## [YOUR GOAL]
Every line below from the one containing "genus: Urocyon" through the one containing "common name: partridge" must be transcribed exactly. Omit all lines outside that stretch.

[Extracted data entries]

<<<<

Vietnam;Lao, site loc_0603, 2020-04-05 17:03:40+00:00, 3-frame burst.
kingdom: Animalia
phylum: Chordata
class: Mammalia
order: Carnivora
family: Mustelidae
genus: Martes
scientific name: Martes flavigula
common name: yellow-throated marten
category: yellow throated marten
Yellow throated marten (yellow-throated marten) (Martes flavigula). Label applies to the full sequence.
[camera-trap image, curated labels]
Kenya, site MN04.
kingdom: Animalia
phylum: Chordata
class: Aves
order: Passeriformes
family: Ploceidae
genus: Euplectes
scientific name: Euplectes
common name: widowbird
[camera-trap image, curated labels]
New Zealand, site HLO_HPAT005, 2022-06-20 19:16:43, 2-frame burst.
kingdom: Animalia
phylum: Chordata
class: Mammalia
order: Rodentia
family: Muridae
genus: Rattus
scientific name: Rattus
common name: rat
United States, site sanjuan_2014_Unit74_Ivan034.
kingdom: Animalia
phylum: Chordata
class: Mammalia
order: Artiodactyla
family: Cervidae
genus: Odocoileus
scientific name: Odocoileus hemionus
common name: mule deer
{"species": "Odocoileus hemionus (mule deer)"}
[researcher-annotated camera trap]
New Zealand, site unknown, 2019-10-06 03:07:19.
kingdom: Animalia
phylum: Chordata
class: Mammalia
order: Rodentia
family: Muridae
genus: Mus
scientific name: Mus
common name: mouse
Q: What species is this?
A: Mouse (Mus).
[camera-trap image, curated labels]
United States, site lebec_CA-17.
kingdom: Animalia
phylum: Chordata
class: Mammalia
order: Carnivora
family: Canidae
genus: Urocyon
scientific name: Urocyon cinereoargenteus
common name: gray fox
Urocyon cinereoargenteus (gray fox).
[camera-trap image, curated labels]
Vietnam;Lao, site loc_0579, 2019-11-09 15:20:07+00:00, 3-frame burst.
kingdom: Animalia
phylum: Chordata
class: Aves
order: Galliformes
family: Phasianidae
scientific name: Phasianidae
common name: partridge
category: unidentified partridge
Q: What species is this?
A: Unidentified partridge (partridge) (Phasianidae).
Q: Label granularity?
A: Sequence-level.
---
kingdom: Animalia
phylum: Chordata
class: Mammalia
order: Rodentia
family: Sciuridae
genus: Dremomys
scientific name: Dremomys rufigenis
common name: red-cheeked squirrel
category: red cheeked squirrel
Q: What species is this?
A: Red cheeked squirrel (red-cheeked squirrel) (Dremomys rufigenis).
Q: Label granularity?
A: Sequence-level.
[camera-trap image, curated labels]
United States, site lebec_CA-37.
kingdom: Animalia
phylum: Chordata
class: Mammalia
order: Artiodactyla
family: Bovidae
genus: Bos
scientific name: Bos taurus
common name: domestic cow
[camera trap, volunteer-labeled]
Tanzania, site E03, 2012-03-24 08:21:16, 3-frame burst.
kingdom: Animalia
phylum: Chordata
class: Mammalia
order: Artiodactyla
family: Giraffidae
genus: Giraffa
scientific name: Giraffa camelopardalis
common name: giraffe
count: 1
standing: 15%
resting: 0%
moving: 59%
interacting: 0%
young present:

>>>>

## [THE COMPLETED TASK]
genus: Urocyon
scientific name: Urocyon cinereoargenteus
common name: gray fox
Urocyon cinereoargenteus (gray fox).
[camera-trap image, curated labels]
Vietnam;Lao, site loc_0579, 2019-11-09 15:20:07+00:00, 3-frame burst.
kingdom: Animalia
phylum: Chordata
class: Aves
order: Galliformes
family: Phasianidae
scientific name: Phasianidae
common name: partridge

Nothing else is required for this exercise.